Deux ouvrage d'Octave Mannoni, publiés à partir des années 1950 et récemment réédités, s'efforcent de rendre compte de la relation coloniale dans une perspective psychanalytique.

Les analyses d’Octave Mannoni sur la colonisation et la décolonisation ont été ardemment critiquées, dès leur première parution en 1950, par Aimé Césaire et Frantz Fanon. Dix ans plus tard, elles ont été revalorisées, de sorte qu’elles apparaissent aujourd'hui comme un outil pour renforcer les analyses décoloniales. Sans se limiter à de vagues considérations relatives à sa position de Blanc en pays Malgache, Mannoni cherche à décrire les spécificités du rapport colonial, des relations humaines et interpsychologique qui s’établissent dans les colonies. Pour cela, il part des rapports coloniaux tels qu’ils existent effectivement et se manifestent sous ses yeux, pour déboucher sur des considérations plus politiques, soulevant la question du postcolonialisme.

Octave Mannoni (1899-1989) a enseigné la philosophie et la littérature durant plusieurs années en Martinique et à Madagascar. Durant un quart de siècle, il a fait l’expérience du monde colonial, soit comme enseignant, soit comme directeur du service d’information de la colonie, soit comme marginal, finalement évacué. Sa trajectoire au cœur des colonies a enrichi sa pratique de la psychanalyse, de sorte qu’il devient, au début des années 1960, l’une des grandes voix de cette pratique. La réédition simultanée de deux de ses ouvrages donne au lecteur la possibilité d’une lecture plus fine, puisque certains concepts se répondent d’un livre à l’autre.

Le fonctionnement de la croyance 

La notion de « croyance », par exemple, occupe une place importante dans l’œuvre de Mannoni. Celui-ci refuse de la condamner, comme on le fait dans la tradition philosophique classique au nom d’un idéal de connaissance, comme prélogique ou mystique. Au demeurant, la croyance n’est pas une disposition uniquement religieuse : elle est présente dans de nombreux gestes du quotidien, mais surtout dans des convictions susceptibles de se transformer en puissance politique. La survie du pouvoir dépend en effet d’un ensemble de sentiments qu’il contribue à renforcer, comme le respect de certaines normes, l’attachement à certaines valeurs, l’adhésion à certaines vérités.

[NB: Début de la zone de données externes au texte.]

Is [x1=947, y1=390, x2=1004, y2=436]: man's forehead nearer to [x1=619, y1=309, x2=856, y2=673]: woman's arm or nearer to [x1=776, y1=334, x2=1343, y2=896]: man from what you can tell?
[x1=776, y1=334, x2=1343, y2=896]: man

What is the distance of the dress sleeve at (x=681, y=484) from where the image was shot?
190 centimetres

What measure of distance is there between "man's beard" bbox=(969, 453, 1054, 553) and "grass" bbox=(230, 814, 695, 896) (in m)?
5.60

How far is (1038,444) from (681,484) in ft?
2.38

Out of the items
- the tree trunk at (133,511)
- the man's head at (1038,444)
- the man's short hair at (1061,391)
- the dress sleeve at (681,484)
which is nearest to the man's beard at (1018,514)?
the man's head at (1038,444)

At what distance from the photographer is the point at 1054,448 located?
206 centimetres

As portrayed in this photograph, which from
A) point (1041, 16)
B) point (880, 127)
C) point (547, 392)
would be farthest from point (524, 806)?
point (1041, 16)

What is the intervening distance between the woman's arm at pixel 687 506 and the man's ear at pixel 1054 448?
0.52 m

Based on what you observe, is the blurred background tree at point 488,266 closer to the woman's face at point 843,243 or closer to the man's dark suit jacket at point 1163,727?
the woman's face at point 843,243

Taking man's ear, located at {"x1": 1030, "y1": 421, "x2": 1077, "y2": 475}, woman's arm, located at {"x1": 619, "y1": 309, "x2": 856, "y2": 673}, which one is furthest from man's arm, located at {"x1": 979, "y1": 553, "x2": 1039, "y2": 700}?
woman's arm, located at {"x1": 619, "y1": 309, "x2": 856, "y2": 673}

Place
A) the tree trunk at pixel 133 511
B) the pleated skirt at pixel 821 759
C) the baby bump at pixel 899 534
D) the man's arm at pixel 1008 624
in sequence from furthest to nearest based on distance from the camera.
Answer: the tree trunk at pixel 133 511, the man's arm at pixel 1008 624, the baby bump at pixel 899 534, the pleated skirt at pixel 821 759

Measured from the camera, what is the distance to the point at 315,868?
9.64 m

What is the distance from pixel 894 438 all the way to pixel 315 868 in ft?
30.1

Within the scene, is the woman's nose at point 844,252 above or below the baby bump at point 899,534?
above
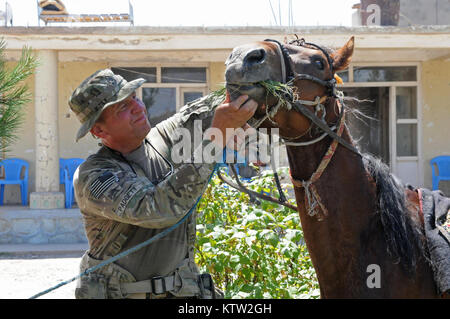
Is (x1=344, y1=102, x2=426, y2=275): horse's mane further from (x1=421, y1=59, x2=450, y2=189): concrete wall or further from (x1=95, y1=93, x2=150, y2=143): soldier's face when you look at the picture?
(x1=421, y1=59, x2=450, y2=189): concrete wall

« Je sais bien mais quand même… » consiste en un article de revue (paru dans Les Temps modernes en 1964), sous-titré : « La croyance ». Mannoni s’y montre bref mais précis et efficace. Il ne se contente pas d’énoncer des résultats, fût-ce à partir de l’ethnologie ou de la psychanalyse, mais il déploie des questionnements invitant le lecteur (de l’époque, mais aussi de nos jours) à se saisir du problème de la croyance à partir de la psychologie des individus et des peuples. Le contexte scientifique de l’époque doit toutefois être rappelé pour saisir comment se construisent ces interrogations : la question de la croyance est alors largement posée, mais encore trop souvent renvoyée aux « sauvages » et au « primitifs », tels qu’on les conçoit depuis la théorie de la « mentalité primitive » de Lucien Lévy-Bruhl. Par ailleurs, les nombreuses relectures qui ont été proposées de l’œuvre de Sigmund Freud dans les années 1960 (celle de Jacques Lacan, mais aussi celle de Louis Althusser, etc.), ont également reconfiguré les termes de la question.

Le thème de l’article doit être ressaisi à partir de la formule qui en constitue le titre : « Je sais bien, mais quand même… ». Le croyant la prononce toujours quand il sent que sa croyance (religieuse, morale, ou autre) risque d’être prise en défaut. Aussi, Mannoni a raison de contourner les défausses habituelles, qui cherchent à identifier la croyance en général aux croyances infantiles et à la superstition. Car cette « infantilisation » de la croyance n’explique rien et empêche de mettre au jour son fonctionnement intrinsèque ou sa structure.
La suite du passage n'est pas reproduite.